- Also known as: Mía
- Born: Ana Maria Rodríguez February 22, 1974 (age 52) Havana, Cuba
- Origin: Miami, Florida, U.S.
- Genres: Pop; dance-pop; freestyle; Latin;
- Occupation: Singer
- Years active: 1987–1990 2003
- Labels: Univision Records El Cocodrilo Records Epic Records Parc Records
- Website: www.facebook.com/anamrperez/

= Ana (American singer) =

Cuban-American singer (born 1974)

Ana Maria Pérez (née Rodríguez; born February 22, 1974 in Havana, Cuba) is a Cuban-American singer who has recorded under the stage names Ana and Mía.

==Biography==
Ana Maria Rodríguez was born in Havana, Cuba, on February 22, 1974. She relocated with her family to Miami, Florida in 1979. In 1984, Rodríguez signed to Parc Records when she was 10 years old. Under the name Ana, her self-titled debut album was released in 1987, and while it was not a hit in the U.S., it did achieve success in Japan, where it was titled Shy Boys. Ana's debut single "Shy Boys" peaked at No. 94 on the Billboard Hot 100 and No. 23 on the Billboard Dance Chart. With the help of producer Maurice Starr in 1990, she recorded her second album Body Language, which includes the duet "Angel of Love" with New Kids on the Block's Jordan Knight. Debbie Gibson also wrote two songs in the album: "Everytime We Say Goodbye" and "Friendly". The album's only single "Got to Tell Me Something" peaked at No. 66 on the Billboard Hot 100. Ana performed "Everytime We Say Goodbye" at the 19th Tokyo Music Festival that year.
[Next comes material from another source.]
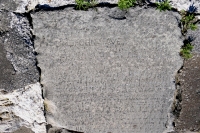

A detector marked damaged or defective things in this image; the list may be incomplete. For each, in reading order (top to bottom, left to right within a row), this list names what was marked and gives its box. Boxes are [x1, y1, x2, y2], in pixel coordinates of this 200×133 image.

broken concrete fragment [0, 83, 45, 133]
broken concrete fragment [32, 7, 183, 133]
After years of absence, Ana re-emerged under the name of Mía and released an all-Spanish language album entitled Tentación on Univision Records in September 2003. The album garnered her a Best New Artist of the Year nomination at the Premio Lo Nuestro 2004.

==Discography==
===Studio albums===
As Ana

| Title | Album details |
|---|---|
| Ana | Released: January 21, 1987; Label: Parc Records; Formats: LP, CD, cassette; |
| Body Language | Released: January 21, 1990; Label: Parc Records/Epic Records; Formats: CD, cassette; |

As Mía

| Title | Album details |
|---|---|
| Tentación | Released: September 30, 2003; Label: Univision Music Group; Formats: CD; |

===Singles===
As Ana

List of singles, with selected chart positions
Title: Year; Peak chart positions; Album
U.S. Billboard
"Shy Boys": 1987; 94; Ana
"The Boy Next Door" (Japan only): 1988; —
"Before I Jump": —; Non-album single
"Got to Tell Me Something": 1990; 66; Body Language
"Angel of Love" (feat. Jordan Knight): —
"Everytime We Say Goodbye": —
"—" denotes a recording that did not chart or was not released in that territory.

As Mía

List of singles, with selected chart positions
Title: Year; Peak chart positions; Album
U.S. Billboard
"Te Tengo Que Aprender a Olvidar": 2003; —; Tentación
"Convéncete": —
"—" denotes a recording that did not chart or was not released in that territory.